Während erst jüngst Susanne Gaschke in der „Welt“ von einer „Diktatur der politischen Korrektheit“ schrieb, die an deutschen Hochschulen und Universitäten Platz gegriffen habe, sehen die Hochschulrektorenkonferenz und das Deutsche Studentenwerk Gefahren von ganz anderer Seite empordräuen.

Unter dem Motto „Grenzenlos studieren – Europa wählen“ rufen sie ihr Zielpublikum zur Teilnahme an der Europawahl am 26. Mai auf.
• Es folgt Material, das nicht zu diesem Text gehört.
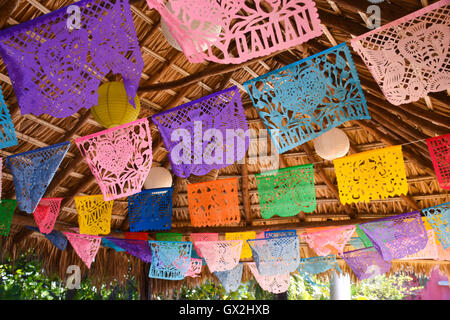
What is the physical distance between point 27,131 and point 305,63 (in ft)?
10.8

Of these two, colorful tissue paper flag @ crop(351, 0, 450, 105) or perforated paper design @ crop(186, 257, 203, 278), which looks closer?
colorful tissue paper flag @ crop(351, 0, 450, 105)

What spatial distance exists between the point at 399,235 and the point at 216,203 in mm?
2065

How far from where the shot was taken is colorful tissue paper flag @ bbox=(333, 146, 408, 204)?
397cm

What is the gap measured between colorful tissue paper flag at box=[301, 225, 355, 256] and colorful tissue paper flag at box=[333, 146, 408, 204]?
4.74 ft

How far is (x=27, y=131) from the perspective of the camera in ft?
15.0

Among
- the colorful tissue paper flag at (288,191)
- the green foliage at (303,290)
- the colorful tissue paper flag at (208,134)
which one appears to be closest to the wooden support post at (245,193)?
the colorful tissue paper flag at (288,191)

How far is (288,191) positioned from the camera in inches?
184

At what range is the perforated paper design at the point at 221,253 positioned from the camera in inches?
215

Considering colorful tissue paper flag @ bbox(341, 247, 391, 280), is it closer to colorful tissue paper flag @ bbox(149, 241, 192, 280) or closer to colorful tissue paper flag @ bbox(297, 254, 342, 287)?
colorful tissue paper flag @ bbox(297, 254, 342, 287)

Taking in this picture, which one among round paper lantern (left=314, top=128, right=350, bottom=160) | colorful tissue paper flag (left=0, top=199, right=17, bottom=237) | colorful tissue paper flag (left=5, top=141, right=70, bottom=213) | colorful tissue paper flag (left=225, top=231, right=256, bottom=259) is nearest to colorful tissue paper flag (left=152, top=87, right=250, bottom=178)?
colorful tissue paper flag (left=5, top=141, right=70, bottom=213)

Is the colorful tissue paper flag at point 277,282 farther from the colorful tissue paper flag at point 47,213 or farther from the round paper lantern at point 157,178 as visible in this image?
the colorful tissue paper flag at point 47,213

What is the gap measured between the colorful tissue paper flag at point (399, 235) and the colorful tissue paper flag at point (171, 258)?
7.39 feet

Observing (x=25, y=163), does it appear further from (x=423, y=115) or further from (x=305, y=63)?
(x=423, y=115)
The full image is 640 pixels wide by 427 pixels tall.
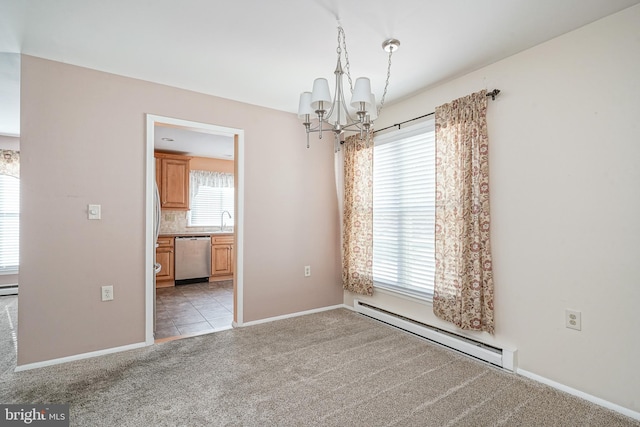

Im Zuge der Initiative sind die Hochschulen und Studentenwerke zudem zur Unterstützung örtlicher und regionaler Aktionen vor der Europawahl aufgefordert.

„Europa des Austauschs und der Vernunft“

Nun mag man eigentlich davon ausgehen, dass angehende Akademiker durchaus von sich aus darüber im Bilde sein sollten, dass diese Wahlen stattfinden und für welche Vertretungskörperschaft sich Kandidaten zur Wahl stellen.

Allerdings geht es den beiden Verbänden bei ihrem Wahlaufruf nicht allein darum, Studenten an die Wahrnehmung ihres Wahlrechts zu erinnern, sondern es geht auch darum, dabei noch Haltung an den Tag zu legen.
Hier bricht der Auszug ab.